This small and delicate alabaster piece intended for worship must be classified among the Italian-inspired models carried out by Spanish Renaissance sculptors in the cities of Burgos, Valladolid and Toledo in the first half of the 16th century. In fact, this piece reminds of the Florentine Quattrocento prototypes and the models by Donatello o Mino da Fiesole and, above all, to those by the Della Robbia family (Lucca, Andrea, Giovanni, etc.) that become very popular in mid-15th century. From this Virgin and Child prototype a great number of pieces in enameled terracotta were created, also intended for worship and with slight variations mainly related to the different positions and attitude of the child and how the Virgin holds him.

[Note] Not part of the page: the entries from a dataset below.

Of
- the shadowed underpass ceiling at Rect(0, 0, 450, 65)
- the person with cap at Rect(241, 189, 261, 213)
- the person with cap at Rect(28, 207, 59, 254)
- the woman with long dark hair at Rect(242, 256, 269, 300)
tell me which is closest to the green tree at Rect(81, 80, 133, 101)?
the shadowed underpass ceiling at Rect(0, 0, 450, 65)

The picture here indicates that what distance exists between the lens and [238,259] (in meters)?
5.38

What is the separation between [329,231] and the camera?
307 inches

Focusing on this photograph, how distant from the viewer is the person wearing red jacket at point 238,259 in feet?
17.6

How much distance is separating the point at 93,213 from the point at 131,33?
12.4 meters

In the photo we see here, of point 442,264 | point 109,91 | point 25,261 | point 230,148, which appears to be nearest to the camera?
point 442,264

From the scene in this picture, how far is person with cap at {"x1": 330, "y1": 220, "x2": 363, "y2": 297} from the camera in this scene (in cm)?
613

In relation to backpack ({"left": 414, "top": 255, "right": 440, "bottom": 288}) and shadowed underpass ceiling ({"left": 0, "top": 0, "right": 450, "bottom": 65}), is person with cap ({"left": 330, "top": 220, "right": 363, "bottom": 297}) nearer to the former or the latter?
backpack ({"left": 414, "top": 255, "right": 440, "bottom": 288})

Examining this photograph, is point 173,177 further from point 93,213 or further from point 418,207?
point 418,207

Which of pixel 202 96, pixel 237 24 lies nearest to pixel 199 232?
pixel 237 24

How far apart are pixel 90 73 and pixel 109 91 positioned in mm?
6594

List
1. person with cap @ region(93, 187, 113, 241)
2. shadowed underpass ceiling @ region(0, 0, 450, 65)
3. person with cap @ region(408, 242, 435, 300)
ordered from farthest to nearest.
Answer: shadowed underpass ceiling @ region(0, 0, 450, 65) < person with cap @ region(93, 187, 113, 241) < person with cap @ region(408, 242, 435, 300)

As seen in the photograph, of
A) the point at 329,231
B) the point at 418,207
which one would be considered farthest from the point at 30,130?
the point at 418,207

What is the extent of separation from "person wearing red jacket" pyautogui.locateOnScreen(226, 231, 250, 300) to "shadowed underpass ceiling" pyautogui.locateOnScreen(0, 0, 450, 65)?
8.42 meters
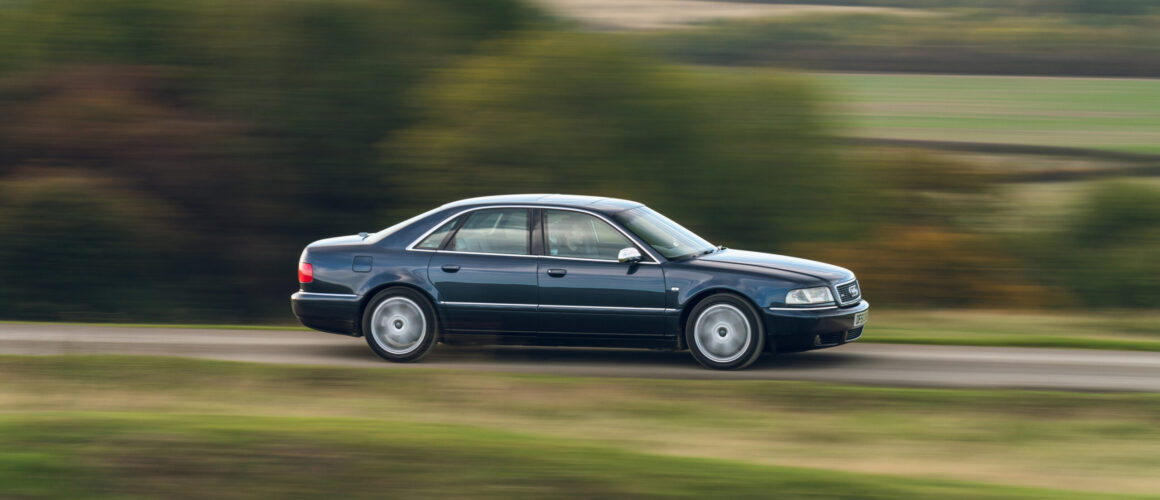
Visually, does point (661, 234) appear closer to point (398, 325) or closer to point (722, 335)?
point (722, 335)

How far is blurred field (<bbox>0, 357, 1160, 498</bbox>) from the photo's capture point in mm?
7031

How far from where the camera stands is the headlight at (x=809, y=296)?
1012 centimetres

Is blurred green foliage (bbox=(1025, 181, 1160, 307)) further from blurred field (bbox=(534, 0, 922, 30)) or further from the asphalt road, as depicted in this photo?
blurred field (bbox=(534, 0, 922, 30))

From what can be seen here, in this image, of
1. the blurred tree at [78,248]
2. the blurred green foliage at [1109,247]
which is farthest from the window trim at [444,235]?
the blurred green foliage at [1109,247]

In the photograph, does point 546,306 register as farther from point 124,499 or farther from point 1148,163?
point 1148,163

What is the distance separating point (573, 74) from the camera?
60.2 feet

The piece of work we are analyzing now undoubtedly show high-quality skills a careful technical performance in the carving of the stone and also a search for refinement and Italian-style artistic beauty. The result is a serene, elegant and balanced composition: The winding carving gives movement and depth by using relief gradation and there is also the suggestive little angel standing out under the Virgin's mantle on the lower part of the piece. Like all the works of this type, it shows an intimate character linked to its use for private worship in small prayer rooms where delicacy, beauty, the feeling of sleepless intimacy and the deep expression of mother-soon love are the main features.
Sculptor Gregorio Bigarny, also known as Gregorio Pardo since he took her mother's last name (she belonged to an aristocrat family of Burgos), was the son of the Flemish sculptor Felipe Bigarny.